== TASK MATERIAL

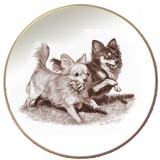 Laurelwood Dog Plate Chihuahua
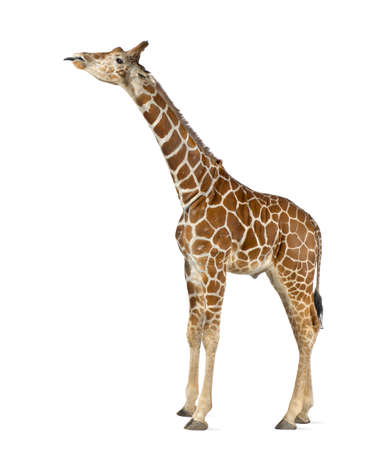 Somali Giraffe, commonly known as Reticulated Giraffe, Giraffa camelopardalis reticulata, 2 and a half years old standing against white background Stock Photo - 15251487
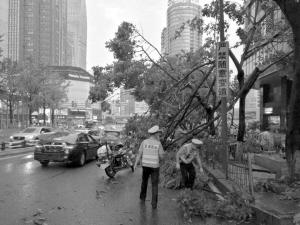 狂风暴雨突袭重庆 今明雷雨相伴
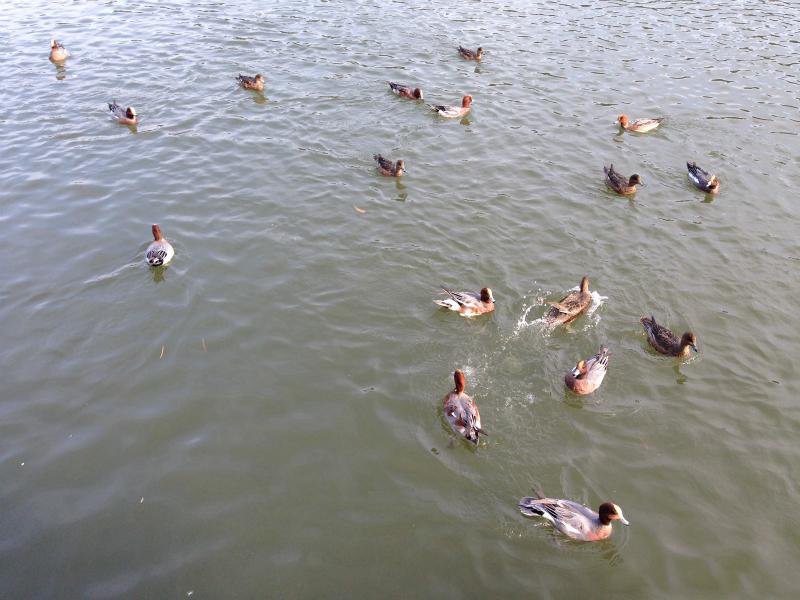 白水大池公園の鴨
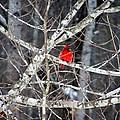 Cardinal  by Robin  Elliott-Hanley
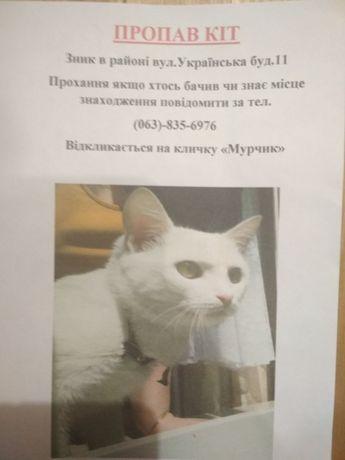 УВАГА Пропав кіт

====

WHAT THE TASK REQUIRES: Exclude the pictures and reproduce every entry exactly.

COMPLETED EXERCISE:
 Laurelwood Dog Plate Chihuahua
 Somali Giraffe, commonly known as Reticulated Giraffe, Giraffa camelopardalis reticulata, 2 and a half years old standing against white background Stock Photo - 15251487
 狂风暴雨突袭重庆 今明雷雨相伴
 白水大池公園の鴨
 Cardinal  by Robin  Elliott-Hanley
 УВАГА Пропав кіт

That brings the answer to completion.